- [TO DO]
Answer these about the tombstones passage:
1. Which rule do deletes follow in Cassandra?
2. What are the immutable files that data is always written to called?
3. What names are given to deleted data that reappears?

- [TEXT PASSAGE]
● ● ● ● ●

Tombstones

Unlike RDBMS databases, Cassandra will not do in place update, delete or any modification, deletes are also kind of inserts and it will follow the rule of Last Write Wins(LWW). The data is always written to the immutable files called SSTABLES, In the context of Cassandra, a tombstone is specific data stored alongside standard data. A delete does nothing more than insert a tombstone.

Tombstones will not be cleared until certain time, which can controlled by the parameter gc_grace_seconds in cassandra.yaml file

Why tombstones will not be cleared until certain time?

As it is distributed database, suppose a delete happens with a Replication Factor of 3 and Consistency Quorum, before acknowledging to the client node, Cassandra will make sure that data is written to 2 out of 3 nodes, however as RF is 3 the data will be written to 3rd node also eventually. Even if the 3rd node is down by the time deletes were happening, Cassandra will consider this as successful transaction. Because it satisfied the consistency level. So once the third node is up there will be no deleted data in that node. So if the user try to read, the next read involving that node will be an ambiguous read since there is no way to determine what is correct: return an empty response or return the data? Cassandra would always consider that returning the data is the correct thing to do, so deletes would often lead to reappearing data, called “zombie” or “ghost” and their behavior would be unpredictable.

So as a workaround for this Cassandra introduced a parameter gc_grace_period, the default value for this parameter is 1064000(10 days), when there are huge deletes it is always good to run repair before the gc_grace_period.

Tombstones will cause performance issues, Cassandra will read the tombstones while reading the actual data. There are two parameters in cassandra.yaml that will help to log and abort when the query exceeds scanning certain no. of tomstones.

● ● ● ● ●

- [EXTRACTED INFORMATION]
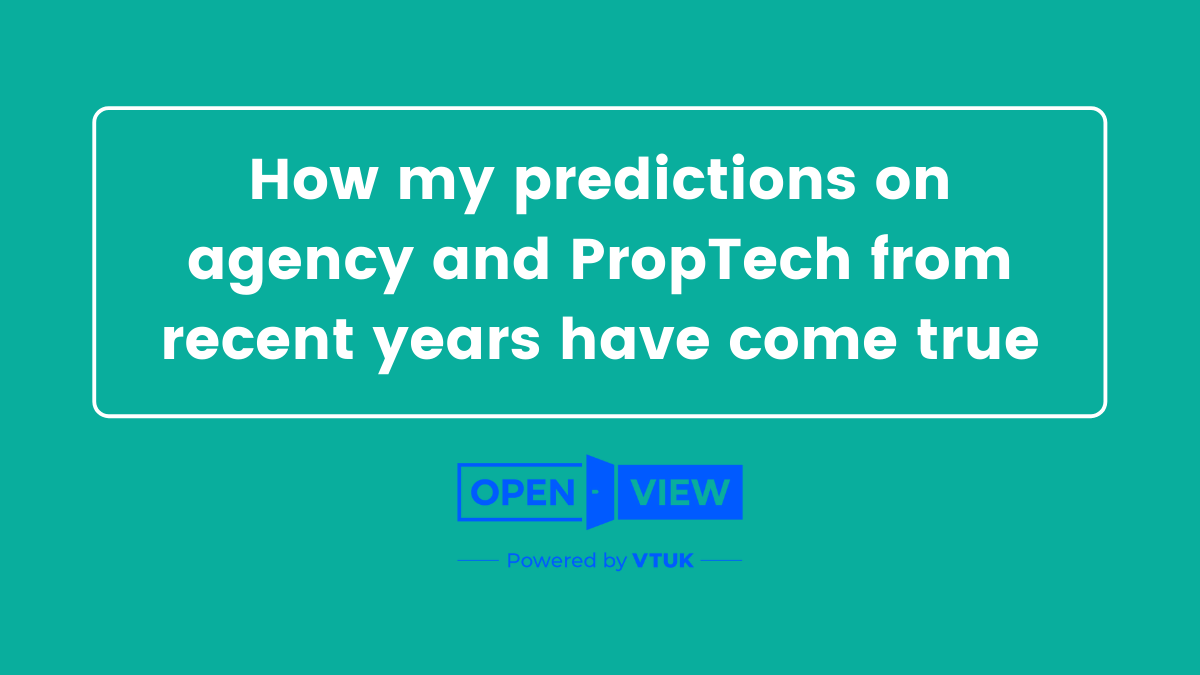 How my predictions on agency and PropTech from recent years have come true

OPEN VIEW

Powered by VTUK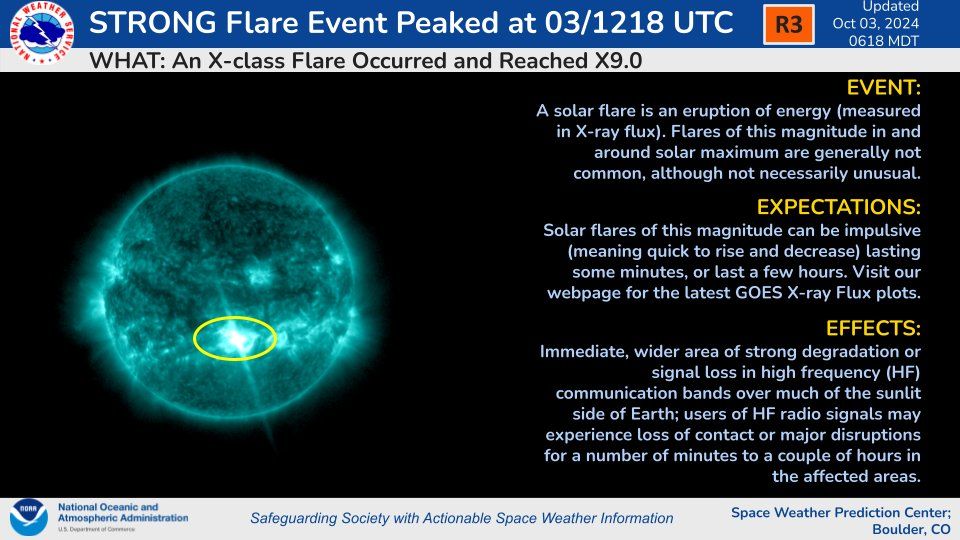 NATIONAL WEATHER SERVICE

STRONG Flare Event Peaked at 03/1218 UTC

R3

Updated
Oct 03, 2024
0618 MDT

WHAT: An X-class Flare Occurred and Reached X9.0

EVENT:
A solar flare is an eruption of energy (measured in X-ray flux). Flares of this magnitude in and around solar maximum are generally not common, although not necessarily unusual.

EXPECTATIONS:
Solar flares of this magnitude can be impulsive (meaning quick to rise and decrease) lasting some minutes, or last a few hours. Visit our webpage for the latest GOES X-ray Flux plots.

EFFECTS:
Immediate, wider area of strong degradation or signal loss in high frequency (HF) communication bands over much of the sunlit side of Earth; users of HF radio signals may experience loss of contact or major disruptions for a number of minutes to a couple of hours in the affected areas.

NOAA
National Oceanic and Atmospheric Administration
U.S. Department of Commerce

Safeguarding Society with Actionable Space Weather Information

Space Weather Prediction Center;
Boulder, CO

● ● ● ● ●

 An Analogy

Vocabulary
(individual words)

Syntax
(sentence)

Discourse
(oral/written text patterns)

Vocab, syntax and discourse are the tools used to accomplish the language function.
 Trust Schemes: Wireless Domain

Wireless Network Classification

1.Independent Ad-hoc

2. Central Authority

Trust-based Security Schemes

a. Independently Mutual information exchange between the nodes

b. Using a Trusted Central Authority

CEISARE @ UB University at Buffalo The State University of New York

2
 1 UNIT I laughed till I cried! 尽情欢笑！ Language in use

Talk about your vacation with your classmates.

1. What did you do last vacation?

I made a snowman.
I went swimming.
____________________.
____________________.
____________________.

● ● ● ● ●

- [EXERCISE RESULT]
1. Last Write Wins (LWW).
2. SSTABLES.
3. "Zombie" or "ghost."